Peu de choses bougeraient si les femmes et les hommes aux postes à responsabilité ne faisaient connaître leurs décisions ou ne mettaient des mots sur leurs visions d’avenir. En constatant dans son roman «Dieu, le temps, les hommes et les anges» (1996) que «Dieu crée, et l’homme met les mots», Olga Tokarczuk ramène notre existence à son essentiel, à savoir notre condition d’être doué de la parole. Pour lancer tout projet, il faut que nous communiquions. Toutefois, l’art et la manière de communiquer sont aujourd’hui pris dans une grande dynamique de changements. Des instructions autoritaires, voire des impératifs ne sont plus acceptés sans contestation. Bien plus encore: les dirigeants doivent motiver, impliquer et enthousiasmer leurs effectifs par divers moyens. Voilà pourquoi le storytelling, qui opère avec les techniques littéraires les plus ancestrales de notre culture, vit aujourd’hui un renouveau frappant.

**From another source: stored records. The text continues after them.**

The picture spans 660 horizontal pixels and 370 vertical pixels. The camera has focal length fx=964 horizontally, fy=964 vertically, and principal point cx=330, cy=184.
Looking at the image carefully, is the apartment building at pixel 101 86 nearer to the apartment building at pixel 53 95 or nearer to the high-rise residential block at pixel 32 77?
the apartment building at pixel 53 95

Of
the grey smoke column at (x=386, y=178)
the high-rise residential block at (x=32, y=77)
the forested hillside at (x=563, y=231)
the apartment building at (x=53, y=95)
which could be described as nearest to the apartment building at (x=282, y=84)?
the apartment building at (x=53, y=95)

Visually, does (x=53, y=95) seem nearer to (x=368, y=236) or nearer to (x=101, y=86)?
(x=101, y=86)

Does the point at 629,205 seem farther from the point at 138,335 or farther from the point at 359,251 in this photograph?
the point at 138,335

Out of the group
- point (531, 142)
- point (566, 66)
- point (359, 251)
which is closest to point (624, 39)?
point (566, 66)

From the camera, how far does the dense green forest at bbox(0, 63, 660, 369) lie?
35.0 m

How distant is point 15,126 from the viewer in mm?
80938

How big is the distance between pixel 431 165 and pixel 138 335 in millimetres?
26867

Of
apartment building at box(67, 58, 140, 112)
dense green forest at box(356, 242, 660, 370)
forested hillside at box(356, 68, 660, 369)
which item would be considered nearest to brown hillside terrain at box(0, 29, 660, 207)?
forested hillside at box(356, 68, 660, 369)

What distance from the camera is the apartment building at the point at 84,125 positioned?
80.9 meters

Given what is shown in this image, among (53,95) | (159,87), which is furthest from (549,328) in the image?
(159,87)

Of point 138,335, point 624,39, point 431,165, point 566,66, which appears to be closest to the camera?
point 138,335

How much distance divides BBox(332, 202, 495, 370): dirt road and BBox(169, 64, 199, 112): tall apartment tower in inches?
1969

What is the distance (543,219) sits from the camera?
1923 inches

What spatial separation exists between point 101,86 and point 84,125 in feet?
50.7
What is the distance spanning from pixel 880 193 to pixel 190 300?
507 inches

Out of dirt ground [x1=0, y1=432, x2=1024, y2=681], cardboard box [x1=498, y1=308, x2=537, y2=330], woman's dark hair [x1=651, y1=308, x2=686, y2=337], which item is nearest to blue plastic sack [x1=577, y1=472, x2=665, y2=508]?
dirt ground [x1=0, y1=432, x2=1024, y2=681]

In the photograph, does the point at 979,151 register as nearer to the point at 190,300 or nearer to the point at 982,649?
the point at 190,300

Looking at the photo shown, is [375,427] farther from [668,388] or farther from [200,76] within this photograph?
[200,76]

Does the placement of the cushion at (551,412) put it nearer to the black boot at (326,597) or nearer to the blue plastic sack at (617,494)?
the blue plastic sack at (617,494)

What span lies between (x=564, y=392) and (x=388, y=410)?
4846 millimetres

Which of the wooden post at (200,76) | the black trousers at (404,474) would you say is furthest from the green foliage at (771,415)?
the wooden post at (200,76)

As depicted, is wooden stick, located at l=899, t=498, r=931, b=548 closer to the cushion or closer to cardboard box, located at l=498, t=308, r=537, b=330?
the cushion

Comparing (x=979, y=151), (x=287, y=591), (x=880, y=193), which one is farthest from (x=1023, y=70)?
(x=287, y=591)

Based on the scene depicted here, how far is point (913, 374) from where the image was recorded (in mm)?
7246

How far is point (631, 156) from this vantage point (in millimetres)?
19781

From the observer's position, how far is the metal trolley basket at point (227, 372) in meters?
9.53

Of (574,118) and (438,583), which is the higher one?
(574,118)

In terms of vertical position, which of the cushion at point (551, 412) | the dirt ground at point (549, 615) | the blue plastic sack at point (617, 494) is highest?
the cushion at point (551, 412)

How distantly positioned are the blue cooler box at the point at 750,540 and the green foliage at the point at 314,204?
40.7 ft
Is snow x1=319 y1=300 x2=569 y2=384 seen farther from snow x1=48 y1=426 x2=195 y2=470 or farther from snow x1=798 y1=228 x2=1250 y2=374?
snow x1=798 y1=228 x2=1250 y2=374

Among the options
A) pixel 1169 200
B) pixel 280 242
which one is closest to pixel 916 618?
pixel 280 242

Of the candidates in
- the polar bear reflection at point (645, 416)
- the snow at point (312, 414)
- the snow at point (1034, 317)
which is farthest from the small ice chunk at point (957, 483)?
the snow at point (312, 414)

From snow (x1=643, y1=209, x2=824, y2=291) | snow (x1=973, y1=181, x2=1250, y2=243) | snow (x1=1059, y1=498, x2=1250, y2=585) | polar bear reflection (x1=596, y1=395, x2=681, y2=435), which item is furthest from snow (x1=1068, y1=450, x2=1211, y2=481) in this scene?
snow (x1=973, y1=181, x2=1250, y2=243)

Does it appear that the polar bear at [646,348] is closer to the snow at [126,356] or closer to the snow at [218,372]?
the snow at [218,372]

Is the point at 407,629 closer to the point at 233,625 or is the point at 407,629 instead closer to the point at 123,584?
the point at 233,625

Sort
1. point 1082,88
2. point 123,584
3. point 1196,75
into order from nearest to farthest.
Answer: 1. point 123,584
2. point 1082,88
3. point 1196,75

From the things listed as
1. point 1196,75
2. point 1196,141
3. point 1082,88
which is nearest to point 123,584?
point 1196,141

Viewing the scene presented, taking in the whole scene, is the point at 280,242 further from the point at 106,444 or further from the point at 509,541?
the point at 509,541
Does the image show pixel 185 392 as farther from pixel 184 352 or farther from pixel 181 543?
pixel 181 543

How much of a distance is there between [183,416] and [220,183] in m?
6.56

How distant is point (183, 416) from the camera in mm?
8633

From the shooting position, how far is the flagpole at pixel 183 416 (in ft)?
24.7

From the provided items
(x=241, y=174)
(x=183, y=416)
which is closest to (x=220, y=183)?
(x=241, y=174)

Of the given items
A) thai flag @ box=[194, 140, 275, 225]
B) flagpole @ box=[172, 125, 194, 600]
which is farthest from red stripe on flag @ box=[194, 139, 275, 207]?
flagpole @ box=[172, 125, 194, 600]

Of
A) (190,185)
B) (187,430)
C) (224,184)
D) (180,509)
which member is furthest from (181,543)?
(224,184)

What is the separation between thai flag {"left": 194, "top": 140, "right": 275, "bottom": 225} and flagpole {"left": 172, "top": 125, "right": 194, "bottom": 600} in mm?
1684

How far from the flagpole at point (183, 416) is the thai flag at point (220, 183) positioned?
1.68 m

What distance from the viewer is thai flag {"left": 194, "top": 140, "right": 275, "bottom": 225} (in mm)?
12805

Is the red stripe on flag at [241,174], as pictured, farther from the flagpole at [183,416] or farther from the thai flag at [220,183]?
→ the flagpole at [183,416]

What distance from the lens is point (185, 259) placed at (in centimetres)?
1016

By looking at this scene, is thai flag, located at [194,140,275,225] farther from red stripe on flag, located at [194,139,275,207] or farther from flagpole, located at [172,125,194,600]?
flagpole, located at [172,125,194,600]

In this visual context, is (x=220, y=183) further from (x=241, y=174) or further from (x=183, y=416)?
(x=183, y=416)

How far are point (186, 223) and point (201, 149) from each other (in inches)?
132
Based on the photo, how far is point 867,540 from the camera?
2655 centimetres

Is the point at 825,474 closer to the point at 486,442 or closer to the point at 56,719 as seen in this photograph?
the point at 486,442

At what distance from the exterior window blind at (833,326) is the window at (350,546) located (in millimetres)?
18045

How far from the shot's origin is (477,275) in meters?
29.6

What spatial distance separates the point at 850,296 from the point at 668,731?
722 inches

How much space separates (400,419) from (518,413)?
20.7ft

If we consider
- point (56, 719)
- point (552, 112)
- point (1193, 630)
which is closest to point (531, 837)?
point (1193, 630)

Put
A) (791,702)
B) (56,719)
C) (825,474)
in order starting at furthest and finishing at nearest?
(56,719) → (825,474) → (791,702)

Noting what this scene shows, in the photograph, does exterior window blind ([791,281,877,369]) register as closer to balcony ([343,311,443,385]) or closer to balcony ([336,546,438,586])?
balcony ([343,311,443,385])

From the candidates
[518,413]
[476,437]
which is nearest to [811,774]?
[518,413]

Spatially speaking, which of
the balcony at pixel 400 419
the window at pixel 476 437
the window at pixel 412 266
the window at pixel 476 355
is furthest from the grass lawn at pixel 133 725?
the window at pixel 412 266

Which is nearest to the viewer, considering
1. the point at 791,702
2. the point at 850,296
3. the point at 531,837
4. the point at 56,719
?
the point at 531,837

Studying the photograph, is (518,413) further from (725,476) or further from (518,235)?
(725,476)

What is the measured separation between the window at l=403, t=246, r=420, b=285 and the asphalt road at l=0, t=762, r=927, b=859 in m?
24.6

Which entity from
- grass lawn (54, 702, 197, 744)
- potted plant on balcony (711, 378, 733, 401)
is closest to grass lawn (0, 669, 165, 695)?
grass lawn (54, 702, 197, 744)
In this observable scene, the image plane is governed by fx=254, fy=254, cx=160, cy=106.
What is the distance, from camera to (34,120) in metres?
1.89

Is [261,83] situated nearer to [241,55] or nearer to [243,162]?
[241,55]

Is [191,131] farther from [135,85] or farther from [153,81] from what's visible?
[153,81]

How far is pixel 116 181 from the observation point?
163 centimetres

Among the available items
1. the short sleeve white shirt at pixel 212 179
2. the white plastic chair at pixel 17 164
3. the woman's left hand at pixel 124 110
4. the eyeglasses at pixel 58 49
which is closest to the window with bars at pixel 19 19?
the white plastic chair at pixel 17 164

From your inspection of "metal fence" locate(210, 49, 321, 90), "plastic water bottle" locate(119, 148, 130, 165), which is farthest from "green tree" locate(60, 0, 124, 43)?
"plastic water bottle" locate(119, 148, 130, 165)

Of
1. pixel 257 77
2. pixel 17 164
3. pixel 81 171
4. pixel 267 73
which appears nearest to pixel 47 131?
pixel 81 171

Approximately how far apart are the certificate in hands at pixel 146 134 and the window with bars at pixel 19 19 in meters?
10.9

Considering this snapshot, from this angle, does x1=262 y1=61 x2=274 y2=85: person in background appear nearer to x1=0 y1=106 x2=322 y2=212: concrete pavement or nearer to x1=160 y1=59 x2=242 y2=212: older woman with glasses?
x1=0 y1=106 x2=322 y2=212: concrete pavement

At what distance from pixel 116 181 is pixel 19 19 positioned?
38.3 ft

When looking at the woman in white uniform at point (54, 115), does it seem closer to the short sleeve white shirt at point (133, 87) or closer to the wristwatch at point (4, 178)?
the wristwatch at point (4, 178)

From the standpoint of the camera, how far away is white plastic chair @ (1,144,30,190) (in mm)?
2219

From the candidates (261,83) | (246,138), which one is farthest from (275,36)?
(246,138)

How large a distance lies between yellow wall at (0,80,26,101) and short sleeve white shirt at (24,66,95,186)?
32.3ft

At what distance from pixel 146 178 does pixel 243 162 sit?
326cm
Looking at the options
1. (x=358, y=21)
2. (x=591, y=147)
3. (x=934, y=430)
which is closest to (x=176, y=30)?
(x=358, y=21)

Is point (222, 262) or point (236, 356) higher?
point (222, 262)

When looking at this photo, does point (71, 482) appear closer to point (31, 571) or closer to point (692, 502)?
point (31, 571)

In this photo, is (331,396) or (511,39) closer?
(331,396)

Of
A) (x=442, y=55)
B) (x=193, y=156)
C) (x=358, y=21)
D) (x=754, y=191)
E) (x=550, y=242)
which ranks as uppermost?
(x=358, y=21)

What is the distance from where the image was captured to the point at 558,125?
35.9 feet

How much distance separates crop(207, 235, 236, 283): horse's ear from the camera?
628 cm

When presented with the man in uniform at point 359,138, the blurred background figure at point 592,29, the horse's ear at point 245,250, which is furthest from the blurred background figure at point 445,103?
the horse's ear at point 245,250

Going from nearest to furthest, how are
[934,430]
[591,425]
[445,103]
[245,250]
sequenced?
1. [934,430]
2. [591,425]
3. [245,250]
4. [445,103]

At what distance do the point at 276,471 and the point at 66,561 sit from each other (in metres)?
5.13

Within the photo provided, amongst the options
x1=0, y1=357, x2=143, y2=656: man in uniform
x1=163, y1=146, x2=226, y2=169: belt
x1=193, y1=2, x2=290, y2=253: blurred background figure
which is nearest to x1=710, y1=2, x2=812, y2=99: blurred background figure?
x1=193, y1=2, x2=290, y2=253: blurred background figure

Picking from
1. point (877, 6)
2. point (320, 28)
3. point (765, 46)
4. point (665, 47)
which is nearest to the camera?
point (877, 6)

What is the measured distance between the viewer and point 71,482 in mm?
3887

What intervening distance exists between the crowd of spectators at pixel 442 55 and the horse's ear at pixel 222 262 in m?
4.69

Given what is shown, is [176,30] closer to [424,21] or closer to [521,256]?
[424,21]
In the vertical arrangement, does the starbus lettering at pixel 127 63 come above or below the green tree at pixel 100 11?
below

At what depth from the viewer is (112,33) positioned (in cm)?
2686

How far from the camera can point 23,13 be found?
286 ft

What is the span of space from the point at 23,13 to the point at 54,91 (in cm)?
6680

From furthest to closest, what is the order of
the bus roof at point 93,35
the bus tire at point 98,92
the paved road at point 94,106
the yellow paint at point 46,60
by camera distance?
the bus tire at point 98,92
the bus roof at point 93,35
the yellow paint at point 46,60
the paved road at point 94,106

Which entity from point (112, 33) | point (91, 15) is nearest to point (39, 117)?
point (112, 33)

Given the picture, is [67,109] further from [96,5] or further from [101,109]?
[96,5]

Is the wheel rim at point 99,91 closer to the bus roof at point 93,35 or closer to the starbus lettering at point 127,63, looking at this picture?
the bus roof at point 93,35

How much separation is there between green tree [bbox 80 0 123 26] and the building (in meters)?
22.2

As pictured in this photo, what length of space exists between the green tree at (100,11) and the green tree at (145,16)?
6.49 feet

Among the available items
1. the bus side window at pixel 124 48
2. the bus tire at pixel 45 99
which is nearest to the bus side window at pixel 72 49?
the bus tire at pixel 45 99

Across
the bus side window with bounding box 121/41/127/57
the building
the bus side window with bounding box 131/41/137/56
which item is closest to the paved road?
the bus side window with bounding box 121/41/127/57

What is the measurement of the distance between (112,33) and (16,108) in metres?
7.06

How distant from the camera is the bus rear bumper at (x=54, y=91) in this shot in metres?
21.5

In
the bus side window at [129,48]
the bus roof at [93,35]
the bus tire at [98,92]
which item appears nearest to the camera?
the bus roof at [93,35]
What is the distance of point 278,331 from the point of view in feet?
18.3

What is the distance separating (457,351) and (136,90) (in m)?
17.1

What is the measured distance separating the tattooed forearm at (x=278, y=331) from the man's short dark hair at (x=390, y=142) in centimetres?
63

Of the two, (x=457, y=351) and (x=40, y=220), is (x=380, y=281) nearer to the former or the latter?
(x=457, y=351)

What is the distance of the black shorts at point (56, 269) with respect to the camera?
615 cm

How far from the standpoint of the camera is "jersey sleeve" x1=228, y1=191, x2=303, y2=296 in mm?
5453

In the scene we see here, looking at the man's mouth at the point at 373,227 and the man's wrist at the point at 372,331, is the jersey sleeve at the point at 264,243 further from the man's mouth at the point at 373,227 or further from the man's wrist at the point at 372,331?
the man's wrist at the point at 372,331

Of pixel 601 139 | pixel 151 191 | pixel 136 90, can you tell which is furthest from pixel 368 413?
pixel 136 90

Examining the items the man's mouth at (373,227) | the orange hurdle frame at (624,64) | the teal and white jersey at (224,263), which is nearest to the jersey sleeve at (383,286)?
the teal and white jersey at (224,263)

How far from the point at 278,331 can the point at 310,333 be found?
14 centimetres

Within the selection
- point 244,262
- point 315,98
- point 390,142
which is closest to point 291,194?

Le conteur de Handke met en scène la disparition

Le public se sent impliqué par une histoire exaltante et chargée de sens. Le modèle de conduite pratiqué par les dirigeants et s’appuyant sur la fiction se rapproche même parfois de l’univers poétique des auteur-e-s. Cela n’est pas sans effet sur la littérature. Les femmes et hommes de lettres tels Olga Tokarczuk ou Peter Handke font face à un défi: comprendre comment leurs écrits peuvent réagir à une telle concurrence. Ainsi, le protagoniste à la première personne dans le roman de Peter Handke «Mon année dans la baie de personne» (2007) se retire de la vie publique afin de trouver de nouvelles formes narratives pour l’époque contemporaine: «Regarder, noter, retenir; le narratif est une simple trame secondaire.» Ce narrateur abdique en sa qualité de référence littéraire et endosse le rôle plus modeste de chroniqueur du quotidien racontant le monde. Il est possible que l’on ait ici l’un des concepts durables du leadership de demain: moins de mise en scène et plus d’attention sur ce qui se passe réellement.